Welcome to the Idiot Money newsletter. This week, becoming wiser with money by understanding that money makes you blind to what is most important to be seeing, including:

  • Why, despite promising otherwise, money tends to make you less adaptable, not more.

  • Why you should seek the ‘security’ of a waterfall, not a stagnant pond.

  • And the importance of being on guard not only against stupidly blind thinking, but blindness to the blindness.

Whole-Brain Personal Finance, Lesson #6: The half a brain that controls your financial decisions is the blind half

The way money makes us blind, and the way it makes us blind to our blindness – the way it supercharges our self-deception – are big problems. Because money has such a dominant role in our daily decisions, and by extension how we both shape and express our worldviews.

The exact same thing can be said about the left hemisphere.

Our own culture is unbalanced in the degree to which the left hemisphere’s take predominates. And, unfortunately, the left hemisphere is decidedly imperceptive – and so is unaware there is a problem.

It is, as McGilchrist put it, ‘not ignorance, but ignorance of ignorance, [that] is the death of knowledge.’

Most folk that have read more than the odd bit of airport fiction can valuably and accurately say something about ‘survival of the fittest’ being about your ability to adapt to inevitably shifting circumstances rather than your ability to kill stuff before it kills you.

When it comes to detecting unexpected change, the left hemisphere is relatively blind compared with the right hemisphere.

Because…

Focussed attention, the only kind the left hemisphere can offer, makes us blind to almost anything, however arresting and however close, that happens to be going on outside our sphere of concern at that moment in time.

‘Our fundamental tactic of self-protection, self-control, and self-definition,’ wrote Daniel Dennett, ‘is not spinning webs or building dams, but telling stories, and more particularly concocting and controlling the story we tell others – and ourselves – about who we are.’

We saw earlier the protective shell-like function of this story. When we talk of strengthening it, the immediate temptation is to thicken the shell. However, it is not a fatter fortress we want, but a more flexible one. We see fortresses and spring into a story about strength. To do so is to forget that the fortress’s strength was an adaptation to its environment, and it is the adaptation – the fittedness to its environment – not the thickness of its walls, on which we should focus. When threats change, thick walls are not easy to change with them; the signs of domination can become the seeds of decay. The perfect shield against medieval weaponry becomes the perfect screen for being blind to opportunities.

Much of financial planning is about seeking security. Yet poorly done it is more often the security of a stagnant pond, not a beautiful waterfall.

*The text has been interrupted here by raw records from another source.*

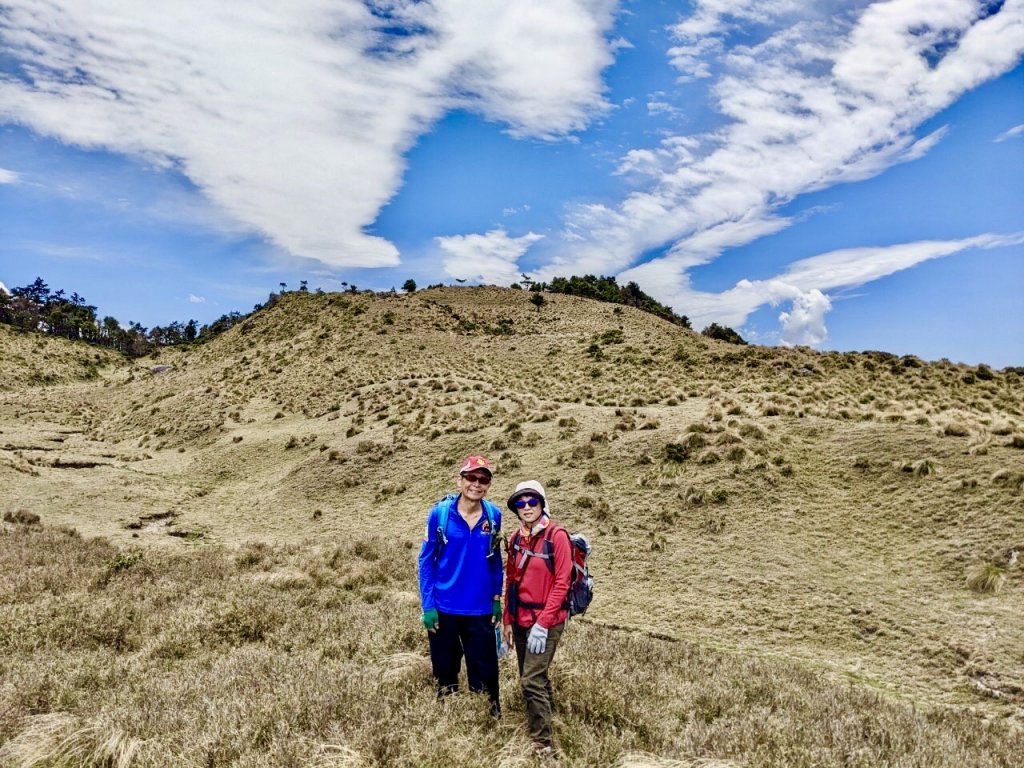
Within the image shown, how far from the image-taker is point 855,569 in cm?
1231

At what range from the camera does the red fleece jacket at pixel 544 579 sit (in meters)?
5.03

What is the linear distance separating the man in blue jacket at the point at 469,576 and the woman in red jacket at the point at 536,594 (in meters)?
0.20

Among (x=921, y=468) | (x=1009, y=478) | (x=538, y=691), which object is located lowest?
(x=538, y=691)

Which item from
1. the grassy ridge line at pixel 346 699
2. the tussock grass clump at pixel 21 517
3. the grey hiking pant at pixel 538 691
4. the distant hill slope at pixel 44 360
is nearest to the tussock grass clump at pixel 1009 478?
the grassy ridge line at pixel 346 699

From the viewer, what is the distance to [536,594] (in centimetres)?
518

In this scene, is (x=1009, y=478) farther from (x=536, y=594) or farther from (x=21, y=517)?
(x=21, y=517)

Tunnel vision is for running races, not dancing, and life is a dance, not a race

The left hemisphere, like money, makes us ‘see’ in a very specific way. A way that is helpful for analysing things within a narrow context, but truly horribly unhelpful at seeing things in a more meaningful and purposeful way… a wiser way.

Staring is a special kind of vision, in itself predatory: left hemisphere attention gets locked onto its target. As a result it more easily misses everything else.

This in itself would be a pretty big issue, worthy of being constantly on guard against. However, it gets worse. Because when you’re stuck in left-hemisphere mode (or when your money-blinkers are welded to your face) you not only don’t see what you should see, which is stupid, but also don’t see the stupidity.

The right hemisphere-damaged subject, overly committed to the left hemisphere mode of simply putting together the pieces, joining the dots, and following procedures, is unable to appreciate that the picture he arrives at is bizarre and incoherent. He placidly accepts the preposterous nature of his conclusions, and, if things seem improbable or awry, he no longer feels the strange or surprising nature of them. They fail comprehensively to alert him, in the way that they normally should, that there is an aberration.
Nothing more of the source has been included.